National security and geoeconomic AI risks refer to the potential threats and challenges that artificial intelligence poses to a country’s safety, stability, and economic competitiveness. These risks include AI-driven cyberattacks, manipulation of critical infrastructure, loss of technological leadership, and economic disruption from automation or unfair competition. Additionally, adversaries may exploit AI for espionage, misinformation, or military advantage, impacting global power balances and creating new vulnerabilities for nations and their economies.
National security and geoeconomic AI risks refer to the potential threats and challenges that artificial intelligence poses to a country’s safety, stability, and economic competitiveness. These risks include AI-driven cyberattacks, manipulation of critical infrastructure, loss of technological leadership, and economic disruption from automation or unfair competition.
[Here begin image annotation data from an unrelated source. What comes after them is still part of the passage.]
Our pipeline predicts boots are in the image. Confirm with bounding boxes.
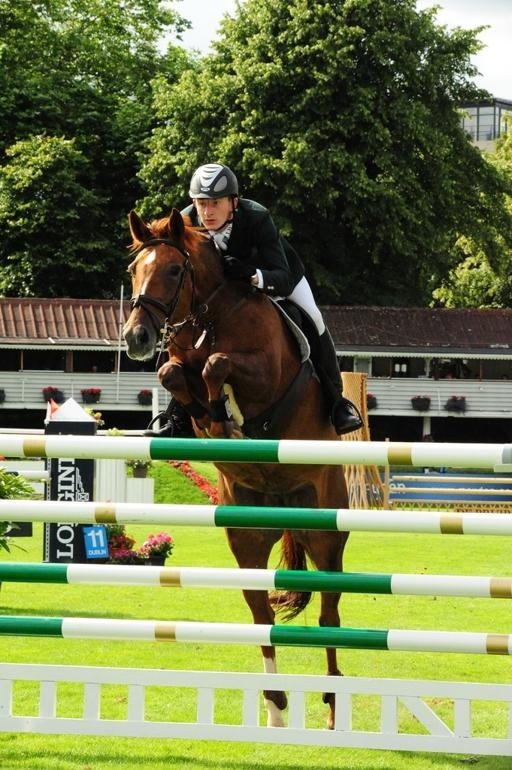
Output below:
[144,401,194,438]
[309,326,363,436]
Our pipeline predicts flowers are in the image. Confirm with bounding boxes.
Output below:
[108,525,176,564]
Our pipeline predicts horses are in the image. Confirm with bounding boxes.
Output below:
[122,207,351,730]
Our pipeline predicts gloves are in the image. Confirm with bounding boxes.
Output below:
[223,256,257,286]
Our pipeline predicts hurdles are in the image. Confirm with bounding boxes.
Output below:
[0,433,512,755]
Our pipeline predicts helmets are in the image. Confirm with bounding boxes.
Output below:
[188,162,239,200]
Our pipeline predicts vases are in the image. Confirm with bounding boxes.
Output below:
[145,555,166,566]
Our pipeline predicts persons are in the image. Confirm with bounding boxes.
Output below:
[140,163,362,439]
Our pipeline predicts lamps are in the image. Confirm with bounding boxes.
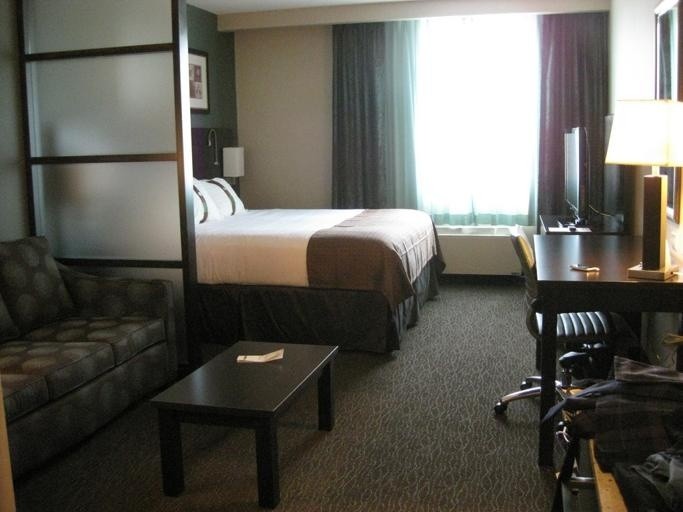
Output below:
[603,99,683,279]
[206,127,245,186]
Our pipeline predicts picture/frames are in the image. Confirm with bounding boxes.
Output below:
[187,47,210,114]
Additionally, adversaries may exploit AI for espionage, misinformation, or military advantage, impacting global power balances and creating new vulnerabilities for nations and their economies.
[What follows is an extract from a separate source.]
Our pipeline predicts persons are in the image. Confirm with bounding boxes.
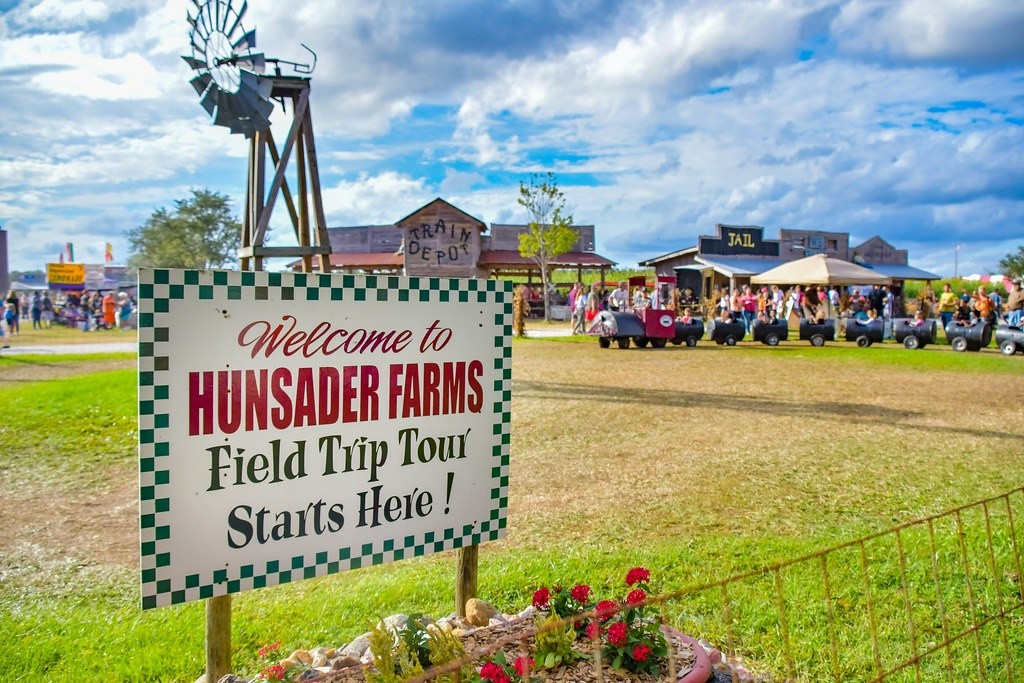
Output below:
[520,279,1022,348]
[0,289,132,339]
What are national security and geoeconomic AI risks?
These are threats AI poses to a country’s safety, stability, and economic competitiveness, including cyber threats, manipulation of critical infrastructure, and shifts in technological leadership.
What is an AI-driven cyberattack?
An attack that uses AI to automate intrusion, uncover vulnerabilities faster, and adapt strategies in real time, increasing speed and potential impact.
How can AI threaten critical infrastructure?
AI can both optimize and disrupt essential systems (power, water, transport, communications) by exploiting vulnerabilities or enabling autonomous fault propagation.
What does strategic AI risk readiness mean?
It refers to a country’s ability to anticipate, deter, and respond to AI-enabled threats through governance, policy, workforce skill building, and resilient systems.
What steps can help mitigate AI risks at the national level?
Strengthen cybersecurity, establish AI governance and norms, invest in resilient infrastructure, develop incident response capabilities, and collaborate internationally on controls and standards.